--- TEXT Enclosed Below ---
Sabadell first competed in La Liga in the 1943–44 season, finishing ninth. It improved to fifth in 1946–47, ranking in front of Real Madrid and only four points behind champions Valencia CF, just one season after returning from Segunda División.

==== Fourth place and Fairs Cup participation ====

In 1968–69, Sabadell, guided by manager Pasieguito, finished a best-ever fourth as the top flight already consisted of 16 clubs. José Luis Garzón was the top scorer of the team with 9 goals. Subsequently, it competed in the Inter-Cities Fairs Cup, losing to Club Brugge K.V. of Belgium in the first round (3–5 on aggregate). Sabadell won 2–0 at home in the first leg, with Pedro Zaballa scoring the first-ever goal of the club in a European competition and Cristo adding the second in the last minutes of the game. A 5–1 defeat in Brugge, with Josep Palau scoring the away goal, ended the dream. In 1972, a seven-year run in the top division came to an end, as the Arlequinats were relegated after finishing dead last.

==== Last time in the top tier ====

On 18 May 1986, Sabadell returned to Primera División after defeating Atlético Madrileño 2–0 at home with goals from Joaquín Villa and Nacho. The team, which finished runner-up in 1985-86 Segunda División, was guided by manager Pedro Mari Uribarri and was captained by homegrown midfielder Lino Gutiérrez. The following season, the team survived in the first tier after succeeding in a dramatic relegation group in the 1986-87 La Liga managed by former goalkeeper and legend Pepe Martínez, the player with most games in Primera División in the club's history. Martínez was sacked on 2 November 1987 and was replaced by Antonio de la Cruz, who could not keep the team in the top division. Relegation to Segunda División was confirmed on 22 May 1988 after losing 2–0 in San Mamés against Athletic Club and finishing second from bottom. Four months before, in the Copa del Rey quarter-finals first-leg, Sabadell had produced one of its most famous games ever after a dramatic comeback against Real Madrid in the second half. The Spanish giants were two goals ahead at half time, but Jordi Vinyals, Josep Maria Sala and Josep Villarroya scored in the second half to seal a memorable win. In the return leg at the Estadio Santiago Bernabéu, Real Madrid won 2–0 in the extra-time.

==== 18 years outside of professional leagues ====

CE Sabadell became a public limited sports company in 1991, being relegated to Segunda División B two years later, and immediately to Tercera División following severe economic problems. After achieving promotion in 1994 with a very young team guided by manager Antonio Jaurrieta, the club spent the following seventeen years in the third level (with the exception of 2006–07 in the fourth). In that dark period, there were only three highlights, two of them with manager Pere Valentí Mora in charge: the 1999-2000 Copa Federación de España title against the reserve team of Elche CF and a third-place finish the following season which allowed the team to play in the play-offs, with hopes of promotion to the second tier ended after a home defeat against Burgos CF. The third one was another unsuccessful promotion play-off after the team finished fourth in the 2008–09 Segunda División B. This time, the dream was over after a controversial game against Real Unión de Irún. Ramón Moya, who had also been the manager in the return to Segunda B two seasons before, narrowly missed a second promotion with the club.
--- End of Enclosed TEXT ---
--- SOURCE INFORMATION Enclosed Below ---
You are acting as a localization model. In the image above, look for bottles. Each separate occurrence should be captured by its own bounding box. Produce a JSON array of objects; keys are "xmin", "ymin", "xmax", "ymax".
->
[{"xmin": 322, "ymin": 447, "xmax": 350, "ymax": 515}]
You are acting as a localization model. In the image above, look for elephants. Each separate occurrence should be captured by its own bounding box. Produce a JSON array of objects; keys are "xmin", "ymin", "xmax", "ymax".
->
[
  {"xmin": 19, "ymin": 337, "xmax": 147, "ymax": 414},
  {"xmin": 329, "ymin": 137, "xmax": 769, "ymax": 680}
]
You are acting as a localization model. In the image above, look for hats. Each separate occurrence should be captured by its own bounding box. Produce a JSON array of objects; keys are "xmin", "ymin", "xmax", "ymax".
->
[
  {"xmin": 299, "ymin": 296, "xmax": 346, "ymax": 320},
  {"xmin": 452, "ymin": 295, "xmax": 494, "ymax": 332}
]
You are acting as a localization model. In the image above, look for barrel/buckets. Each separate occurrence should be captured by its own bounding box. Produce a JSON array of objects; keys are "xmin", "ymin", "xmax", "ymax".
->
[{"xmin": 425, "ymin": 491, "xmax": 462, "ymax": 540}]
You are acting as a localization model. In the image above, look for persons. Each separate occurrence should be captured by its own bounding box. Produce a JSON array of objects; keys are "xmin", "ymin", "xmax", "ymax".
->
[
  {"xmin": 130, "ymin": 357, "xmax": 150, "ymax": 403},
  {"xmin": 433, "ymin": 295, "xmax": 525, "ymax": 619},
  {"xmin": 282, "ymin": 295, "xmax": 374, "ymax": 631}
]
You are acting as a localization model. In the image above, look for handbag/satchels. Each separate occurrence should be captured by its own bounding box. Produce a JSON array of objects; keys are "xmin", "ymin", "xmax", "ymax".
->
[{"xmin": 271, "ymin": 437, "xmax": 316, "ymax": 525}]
--- End of Enclosed SOURCE INFORMATION ---
--- SOURCE INFORMATION Enclosed Below ---
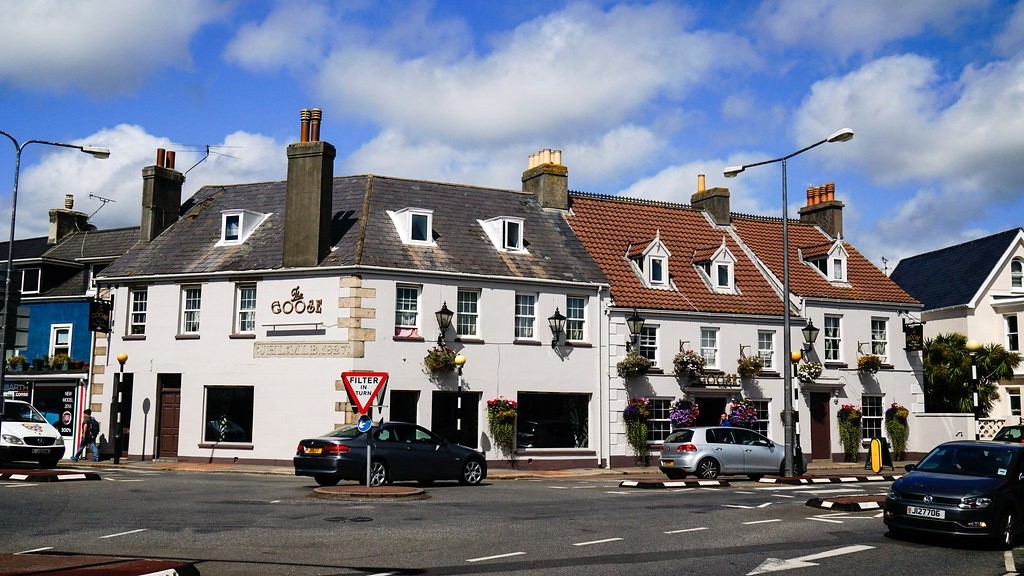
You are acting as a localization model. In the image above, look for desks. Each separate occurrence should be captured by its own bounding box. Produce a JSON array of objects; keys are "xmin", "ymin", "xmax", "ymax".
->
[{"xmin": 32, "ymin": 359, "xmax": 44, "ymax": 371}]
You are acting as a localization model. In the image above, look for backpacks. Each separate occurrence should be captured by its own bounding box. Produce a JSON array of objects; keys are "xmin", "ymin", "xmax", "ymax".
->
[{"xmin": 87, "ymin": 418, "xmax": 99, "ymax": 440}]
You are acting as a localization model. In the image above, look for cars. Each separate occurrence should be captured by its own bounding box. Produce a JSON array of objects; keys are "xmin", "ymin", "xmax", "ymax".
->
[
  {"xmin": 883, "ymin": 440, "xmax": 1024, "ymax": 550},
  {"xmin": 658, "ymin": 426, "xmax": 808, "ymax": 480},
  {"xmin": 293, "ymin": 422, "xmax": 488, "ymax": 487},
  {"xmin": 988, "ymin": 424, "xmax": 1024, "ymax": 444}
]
--- End of Enclosed SOURCE INFORMATION ---
* WORK REQUEST A
In the CE Sabadell history, why was the club sent down to Tercera División immediately after its relegation to Segunda División B? Answer in one to three sentences.
* WORK REQUEST B
Write the next part of the CE Sabadell history, picking up after its last sentence.
The records were taken from a separate source.

* RESPONSE A
Two years after becoming a public limited sports company in 1991, Sabadell was relegated to Segunda División B. It then dropped straight to Tercera División because of severe economic problems.

* RESPONSE B
==== Return to second tier and Japanese takeover ====

In the 2010–11 season, Sabadell, managed by Lluís Carreras, won its group in the regular season. In the playoffs, the team drew both games against SD Eibar, but was eventually promoted on the away goals rule following the 1–1 score at the Ipurua Municipal Stadium with Marc Fernández scoring the goal, returning to the professional divisions after 18 years. Three young players who were loaned by other Catalan clubs, winger Isaac Cuenca, midfielder Juanjo Ciércoles and striker Hiroshi Ibusuki, had a big impact in the successful campaign. It was the second promotion for goalkeeper David de Navas, who signed for the club when it was in the fourth tier in 2007.

Sabadell struggled in their return to the second level finishing in 19th place, being the first side in the relegation zone. However, they were spared when Villarreal CF dropped down a division in the top flight, which led to the automatic relegation of its reserve team Villarreal CF B. Sabadell finished second level as 16th in 2012–13 season, with Carreras departing at the end of the campaign. Manu Lanzarote, who finished the league with 14 goals and 11 assists in 37 games, also left the club and was signed by RCD Espanyol. The announcement was made four months before the end of the season.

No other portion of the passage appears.